Cerita yang diangkat dalam sansana adalah cerita legendaris yang berisi kisah seorang tokoh super, yang memiliki banyak pengetahuan, pengalaman, kekuatan lahir batin, kecerdasan, serta budi pekerti yang luhur. Tokoh super ini disebut bandar. Dengan demikian dapat dikatakan, bandar sebenarnya bukan nama tokoh, tetapi gelar tokoh legendaris sehingga muncul sebutan Bandar Tumanggung, Penembahan, Bandar Panjantrahan, Bandar Ratu Anom, Bandar Huntup Batu Api, dan lain-lain.

Sansana dapat digolongkan dalam bentuk prosa liris karena cerita yang disampaikan berirama, meskipun iramanya sangat sederhana dan monoton.

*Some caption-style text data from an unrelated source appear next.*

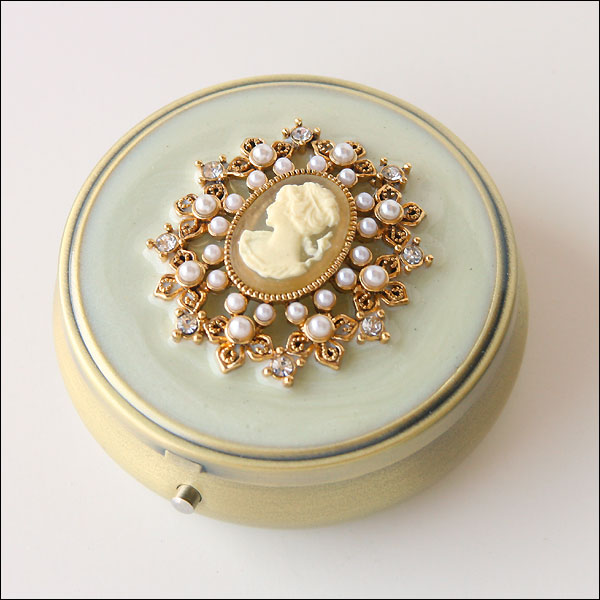 Cameo Pill Box Wedding Depot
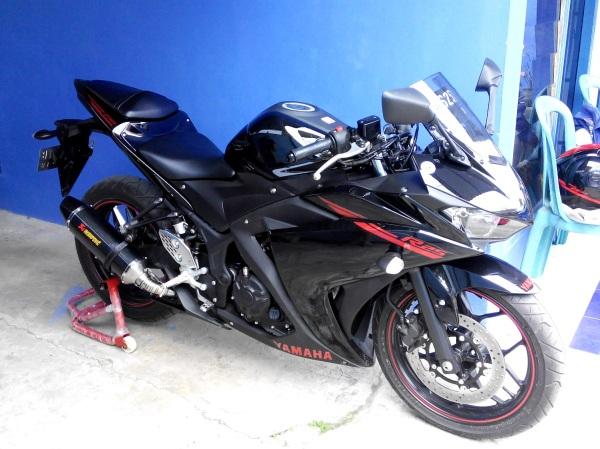 my black R25 1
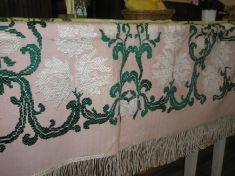 Klub dôchodcov - výstava tkaných   úžitkových textílií 2008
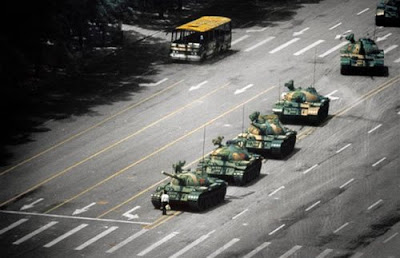 Foto Homem Tanque (Tank Man/ Unknown Rebel - Tiananmen Square)
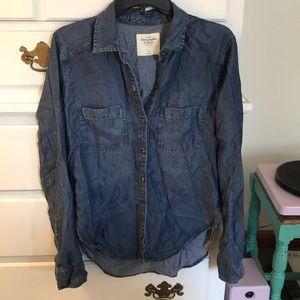 LIKE NEW - Denim A&F Button-Up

Di luar ciri tersebut, pilihan kata dalam sansana dan penyusunannya tampak agak menyimpang dari aturan-aturan bahasa Dayak Ngaju yang dipergunakan sehari-hari oleh masyarakat.

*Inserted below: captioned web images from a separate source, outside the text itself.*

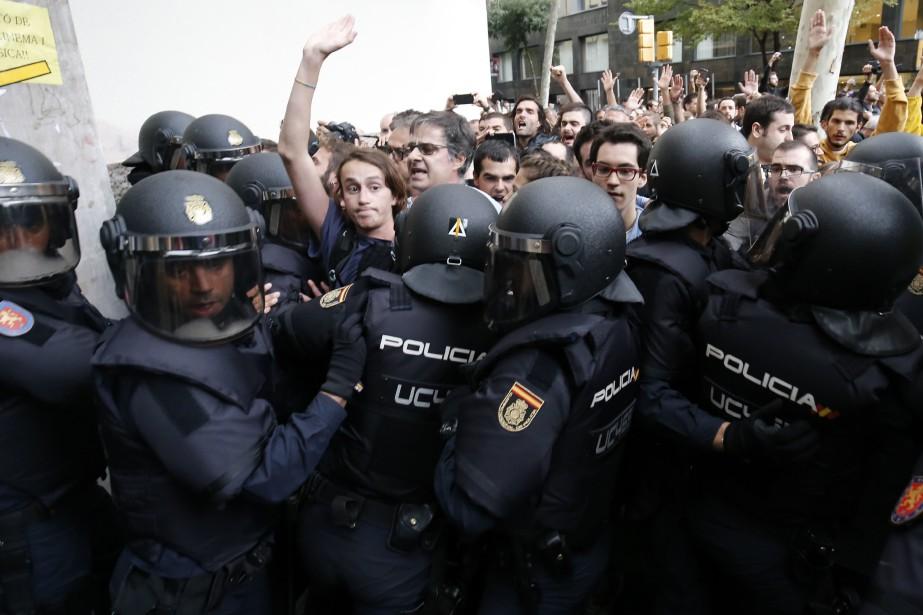 Les indépendantistes affirme que la seule violence a... (PHOTO PAU BARRENA, ARCHIVES AFP)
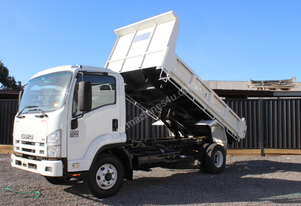 2008 isuzu FRR 500 TIPPER ONE OWNER FROM NEW LOW KM ONLY 178000 KM SOLD WITH RWC 3 MONTH REGO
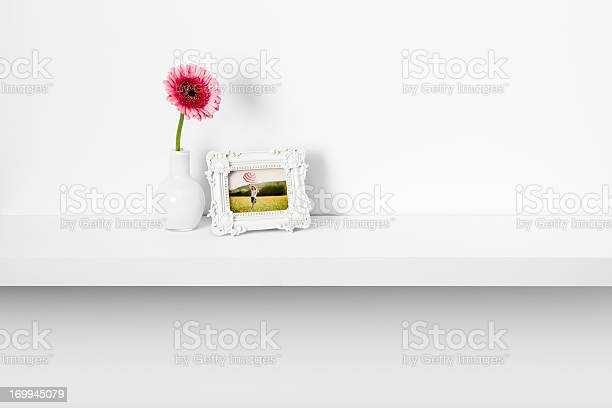 Picture frame and daisy flower on shelf picture id169945079?b=1&k=6&m=169945079&s=612x612&h=yjsimlj2ykrvdp5zawruzwexi 9f taubzqqlhrayag=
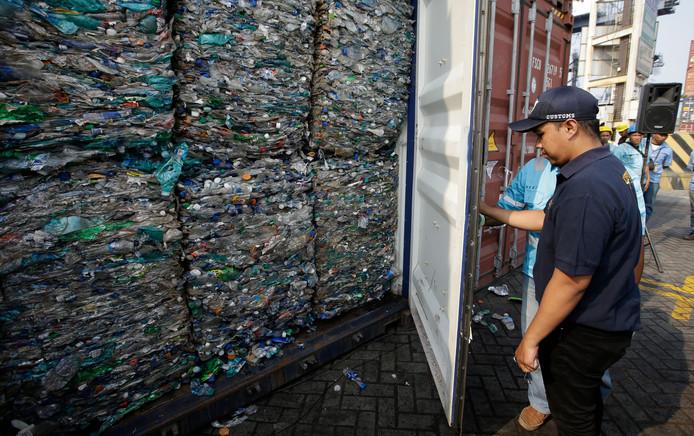 Les douanes indonésiennes ont trouvé 547 conteneurs recélant des déchets mal triés ou dangereux.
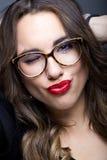 Młoda ładna kobieta Pracowniany moda portret obraz stock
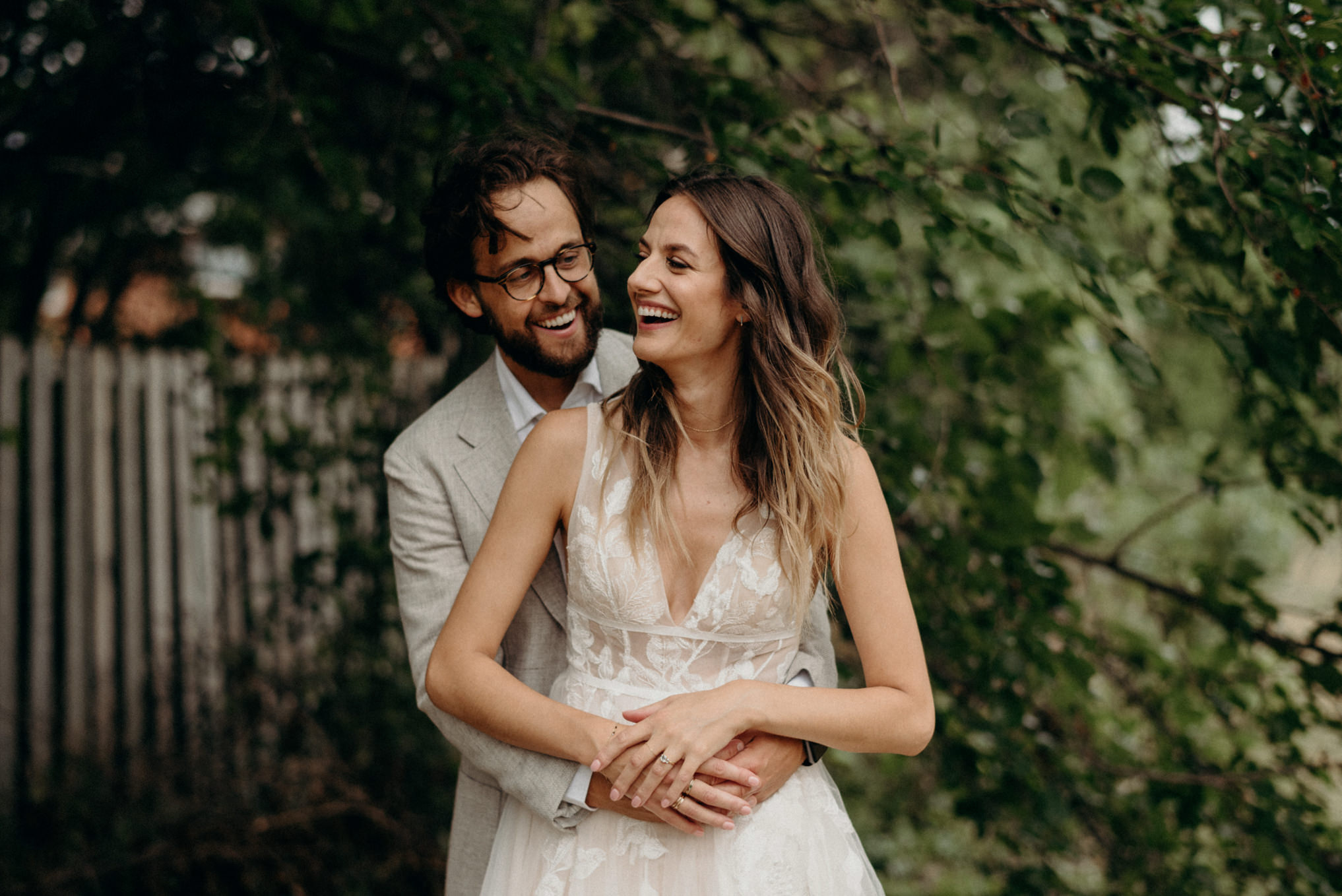 backyard outdoor wedding portraits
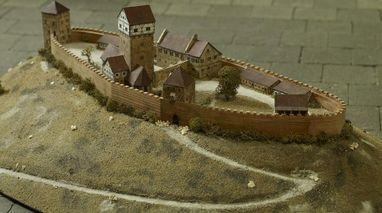 Modell der Burg Hohenstaufen im Dokumentationsraum für staufische Geschichte am Fuß des Hohenstaufen; Foto: Landesmedienzentrum Baden-Württemberg; Arnim Weischer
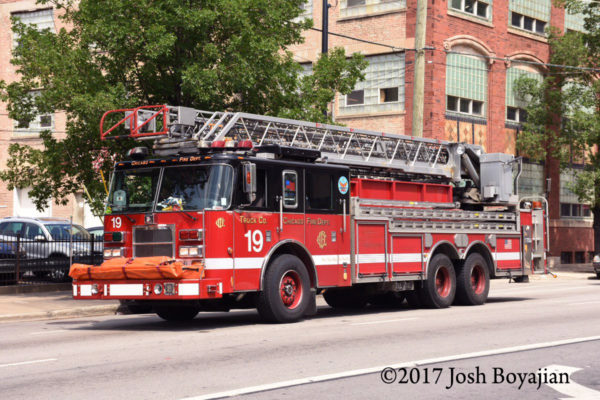 Chicago FD Truck 19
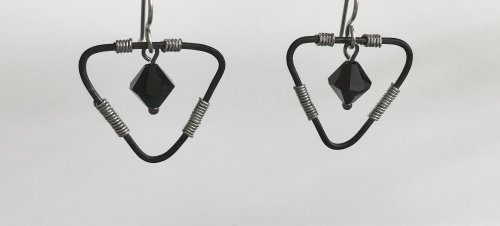 Kristal Wick's Too Hip to Be Square Earrings - , Contemporary Wire Jewelry, Coiling, Coiling Wire, Wire Coiling, Forging, Forging Jewelry, Jewelry Forging, Loops, Wire Loop, Wrapped Wire Loop, Texturing, earrings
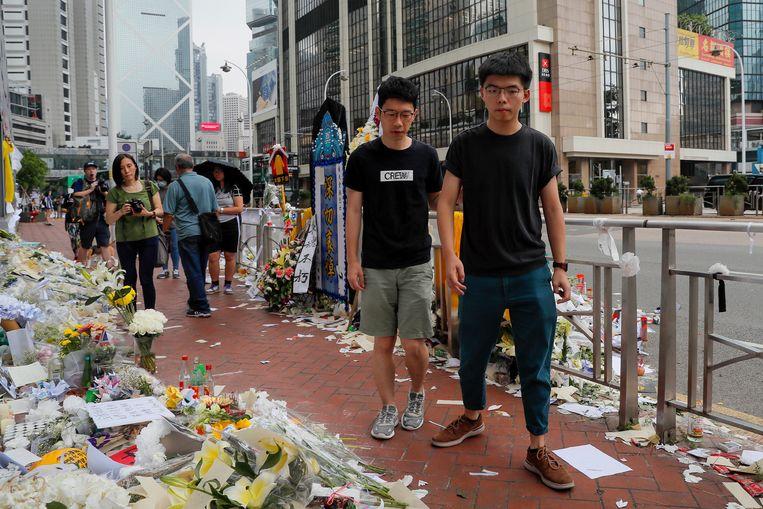 Democratie-activist Joshua Wong (rechts) is vrijgelaten.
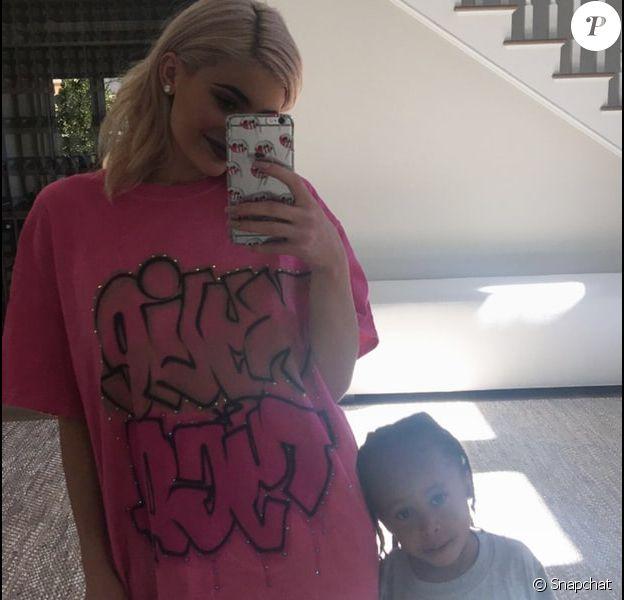 Kylie Jenner avec le fils de Tyga, King Cairo (3 ans). Octobre 2016.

Pemilihan sansana sebagai subjek tulisan disebabkan banyaknya karya sastra masyarakat Kalimantan Tengah, khususnya masyarakat Dayak Ngaju yang belum secara tuntas diteliti. Salah satunya adalah seni sansana. Sampai saat ini, penelitian dan pendokumentasian sastra lisan Dayak Ngaju (dan Dayak pada umumnya) amat sedikit.

Sansana, sebuah proses bernyanyi yang diiringi kecapi sebagai alat musiknya dan ditujukan sebagai penghibur hati setelah seharian bekerja di ladang merupakan media mengomunikasikan misi kebaikan, penceritaan riwayat seseorang yang dianggap sangat terhormat dan sangat berjasa, serta tentang percintaan. Tetapi, belakangan kesenian ini sudah semakin hilang dari kebiasaan masyarakat. Hal itu disebabkan kecanggihan teknologi yang menawarkan lebih dari sekadar sebuah sansana, sedangkan upaya secara sistematis untuk mempertahankan keberadaan sansana sepertinya tidak terlaksana dengan baik. Hal ini terbukti dengan kurang menguasainya kaum muda dalam kesenian ini.

Kenyataan bahwa dalam perkembangan masyarakat dan peradaban yang mengharuskan masyarakat itu mengikuti perubahan yang ada, seolah sudah tidak bisa dihindari. Hal ini membuat masyarakat tersebut secara tidak sadar meninggalkan budaya lama kemudian menggantikannya dengan budaya yang baru. Seiring dengan kemajuan zaman, semakin tertinggal pula kesenian-kesenian daerah dari hati masyarakat. Hal ini pun terjadi pada masyarakat Kalimantan Tengah, khususnya Dayak Ngaju.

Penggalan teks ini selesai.